Thursday, February 28, 2008

Back in November I blogged about how much I wanted to make my own silver headpins, the kind with little balls on one end of them. Since I don't know how to solder, and since I was obsessed with wanting to make headpins, I resorted to using my GAS GRILL to make some. (Here's the link to the original tale. )

Since the gas grill had the unfortunate side effect of burning off all the hairs from the backs of my hands, I thought I should go ahead and invest in tools that could help me make those headpins.

I read up about propane torches and other similar weapons of destruction, and decided that maybe I should start with something a bit smaller: a butane microtorch. "Micro torch" sounded so inocuous. Plus I read somewhere that they're pretty useful for soldering.
So I went to my local Home Depot to find my toy.
Let me introduce you to my purchase: the amazing BENZOMATIC:
Together with the butane , this little baby only set me back about 25 dollars.

Next step: filling it with butane and lighting it.

My son helped me with this. It took about an hour to figure out how to fill the torch with butane and light it so that it produced a steady flame. If it wasn't for my son, this probably would have taken me at least 10 minutes.

Whoo hoo! Now for the headpins!

I cut up some lengths of 22 and 20 gauge wire, then realized I didn't have an good way to hold them in the flame. (Using my fingers would be a BAD idea.) I remember someone mentioning that sticking them in sand worked well. Unfortunately I didn't have any sand. It crossed my mind that soil might be an alternative, but the ground outside was frozen solid.

So what could I stick the wire in to make it stand up so I could flame it?
The best thing I came up with was a slice of white bread.

So that's what we did. Unfortunately, the flame from the Benzomatic wasn't hot enough to melt the silver effectively. It took so long that the bread started to toast up. And it took forever for the 20 gauge wire to ball up and make headpins.

Despite my optimism for the Benzomatic, I wan't exactly happy with the results. So I decided to return it and get something BIGGER.
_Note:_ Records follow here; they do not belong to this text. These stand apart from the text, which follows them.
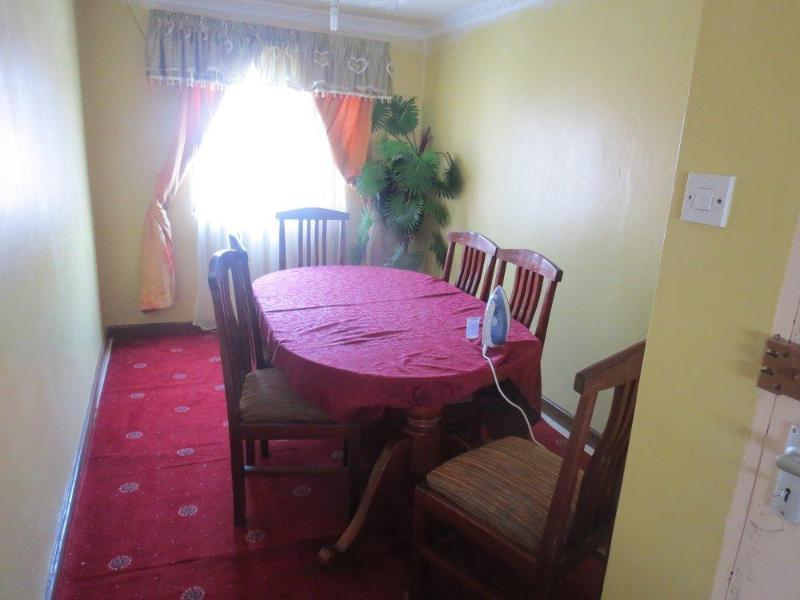 Dinning room - Luxury Furnished 3bedroom Apartment Nyayo Embakasi - Nairobi - rentals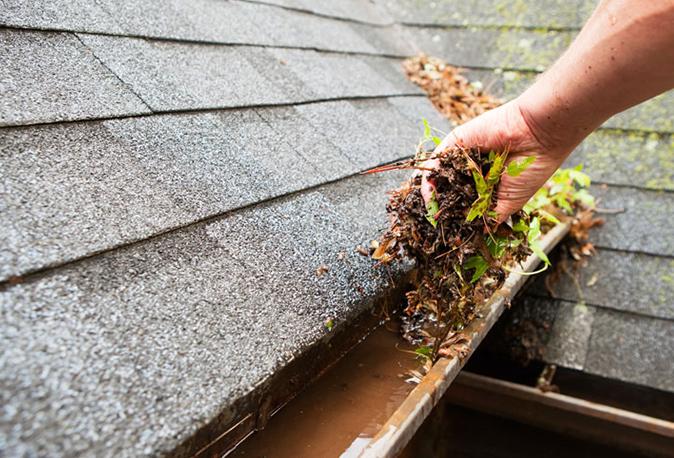 Infiltration d'eau toiture résidentielle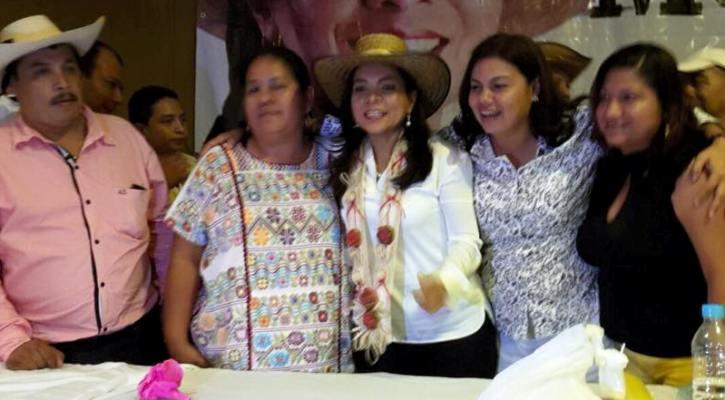 Beatriz Mojica con Coral Mendoza
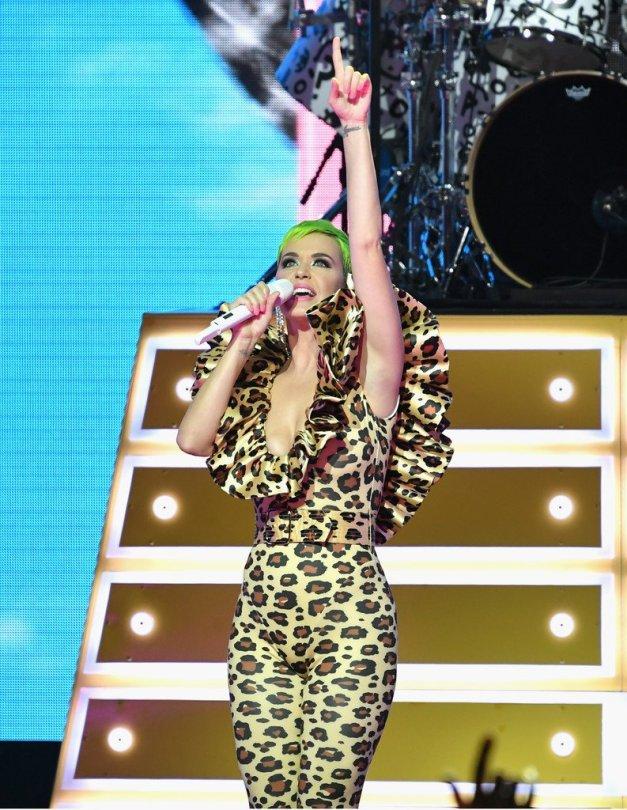 Katy Perry Sexy Boobs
Oh yes. I went out and bought myself a butane torch. So please look forward to hearing about my new adventures. I'm sure I'll be blogging about them soon.


  1. Gemheaven said...
    lol I use fine silver (much easier no firescale and quicker to melt) I want a proper soldering torch next - be warned FIRE is addictive ;0)
    knittingdragonflies said...
    Oh yeah, looking forward to better toasting adventures. Good luck.
    I'm no good at jewelry making so I just live vicariously through others and buy it.
    LoveMeKnot Creations said...
    i kinda liked the name of it...bernzamatic...
    hehe. have fun with the bigger toy:)
    industrialpoppy said...
    hilarious! Personally I like the Victor torch.
    Good luck!
    katrinbird said...
    Yes, fine silver will bead up much better. Also, I hold the wire with pliers and point the flame at the bottom of the wire. That way the wire will bead up. It works!

    You won't get any toast though...
    beadsnbangles said...
    I like the Blazer torch, too, but the one you have should work. I have a different technique for headpins. I'll convo you through Etsy.
    Robin said...
    I am so greatful that you are doing this. I have thought about branching out into this. But, out of fear of, well, hurting myself, I have resisted. :)
    So, thank you for sharing this. I cant wait to see what happens next.
    Good luck.
    Yazmin said...
    Oh, so it sounds like the Benzo might work with fine silver, since it is quicker to melt. I may have to go buy one of these myself and see how it works with the fine silver I purchased LAST YEAR to do just this. lol :)
    The Beading Gem said...
    You are brave to try it. Me, I am too chicken.
    MarDi said...
    Just a few days before your post I had posted about my (happily successful) experience in making my first headpins. I also used fine silver to eliminate firescale, and it was just a few seconds in the flame to melt the silver. I found this tutorial to be extremely helpful: Ball Headpin Tutorial

    I used pliers but your toast makes for a much more entertaining post! :) Best of luck with your new torch!
    Contrariwise said...
    Thanks for the links. Those are great!

    2 tips I've recently gotten (but haven't tried yet:
    1. put the wire in the very end of the blue flame, it's hotter there
    2. to make more symmetrical ends, form the balls at the bottom, not the top, of the wire.